さらに、この2つの項目の組み合わせを確認してみても、「なにもしない時間が好き」×「予定は詰め込みたくない」と回答した人たちが最も多いことが分かります。Z世代にはテキパキと時間を効率的に使いたいという人が多いことを考えると、なんだか意外な結果ですよね。

図9:あなたの考え方としてあてはまるものを教えてください。【単一回答】n=461(高校生:229/大学・短大・専門学生:232)

あらためて「何もしない時間が欲しい」かどうか聞いた質問では、「あてはまる」派が約7割を占めていることが分かります。効率的な時間の使い方を求める一方で、その反対の時間の過ごし方にも憧れるZ世代が多いようです。

図10:あなたが「何もしない時間」だと考えている時間はどのように過ごしていますか。その時のあなたの状態について教えてください。【自由回答】n=461(高校生:229/大学・短大・専門学生:232)

では、「何もしない状態」とは、いったいどんな状態をイメージしているんでしょうか? 「あなたが「何もしない時間」だと考えている時間はどのように過ごしていますか。その時のあなたの状態について教えてください。」という自由回答の質問の結果がこちらです。一際大きな「寝る」という回答の他にも、「スマホ」や「SNS」といったワードが目立ちますよね。

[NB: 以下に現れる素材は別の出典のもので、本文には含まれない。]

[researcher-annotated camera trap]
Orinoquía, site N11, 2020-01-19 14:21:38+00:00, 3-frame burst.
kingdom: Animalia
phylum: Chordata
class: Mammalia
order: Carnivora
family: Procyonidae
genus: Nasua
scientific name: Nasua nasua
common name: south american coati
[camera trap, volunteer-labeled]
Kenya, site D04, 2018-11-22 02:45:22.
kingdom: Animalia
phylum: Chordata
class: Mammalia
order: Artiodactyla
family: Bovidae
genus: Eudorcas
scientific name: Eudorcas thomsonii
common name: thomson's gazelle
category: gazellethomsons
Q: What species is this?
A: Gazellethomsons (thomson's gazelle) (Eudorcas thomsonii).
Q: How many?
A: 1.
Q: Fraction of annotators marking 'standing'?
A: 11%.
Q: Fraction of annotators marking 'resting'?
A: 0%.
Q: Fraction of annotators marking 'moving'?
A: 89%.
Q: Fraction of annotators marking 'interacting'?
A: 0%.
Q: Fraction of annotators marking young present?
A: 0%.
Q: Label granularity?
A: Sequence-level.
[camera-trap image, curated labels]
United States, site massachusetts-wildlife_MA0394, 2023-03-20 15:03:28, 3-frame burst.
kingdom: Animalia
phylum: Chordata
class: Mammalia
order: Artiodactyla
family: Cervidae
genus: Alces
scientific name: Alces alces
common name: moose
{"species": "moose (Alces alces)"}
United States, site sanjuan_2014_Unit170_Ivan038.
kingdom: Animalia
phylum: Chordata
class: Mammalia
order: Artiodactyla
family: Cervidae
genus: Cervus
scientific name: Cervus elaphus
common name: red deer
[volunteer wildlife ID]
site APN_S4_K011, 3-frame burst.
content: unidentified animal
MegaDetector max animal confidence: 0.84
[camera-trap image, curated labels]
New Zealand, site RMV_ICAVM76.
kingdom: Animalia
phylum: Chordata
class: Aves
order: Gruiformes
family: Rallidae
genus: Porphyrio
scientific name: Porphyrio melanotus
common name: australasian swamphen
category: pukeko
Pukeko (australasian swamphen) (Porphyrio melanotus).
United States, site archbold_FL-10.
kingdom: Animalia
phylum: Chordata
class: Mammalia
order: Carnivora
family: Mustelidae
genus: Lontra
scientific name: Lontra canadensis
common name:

その一方で、インタビューによる「Z世代の声」をみてみると、スマホから距離を置こうとしている様子も伺えます。

図11:あなたの考え方としてあてはまるものを教えてください。【単一回答】n=461(高校生:229/大学・短大・専門学生:232)

そこで「デジタルデトックス」について尋ねた質問の結果がこちら。ランキングのうち「やりたいこと」の方でトップとなったのは「自然界隈(※高原や川などの自然を好むコミュニティのこと。自然豊かな場所に出向いた写真や動画に「#自然界隈」をつけて投稿するZ世代が増加している。)」。最近のトレンドになっているそうです。

Z世代にとっては効率的に時間を使うのが当たり前で、メリハリのついた時間を過ごしているからこそ、そうではない「なにもしない時間」の需要が高まっているのかも知れません。

■SHIBUYA109 lab.所長解説:スマホの喧噪を離れて非効率を楽しむ。デジタルウェルビーイングへの意識が高まる
2024年の若者トレンドには、スマホを離れてデジタルデトックスをしに行く体験が多数観測されています。コロナ明けに急激に増えたコミュニケーションとコンテンツ量に疲れ、「効率的にこなす」ことから一時的に距離を置きたいという意識が高まっていることが伺えます。
若者たちはハイスピードなデジタル社会との適切な距離感を模索し、デジタルウェルビーイングを実現しようとしています。

心地よく過ごせる時間の使い方がしたい!

普段の生活を見直してみたら、もっと「タイパ」良く過ごせそうな時間や、もしくは「もっとゆったり時間を使ってもいいかも」と思える時間が見つかるかも知れませんね。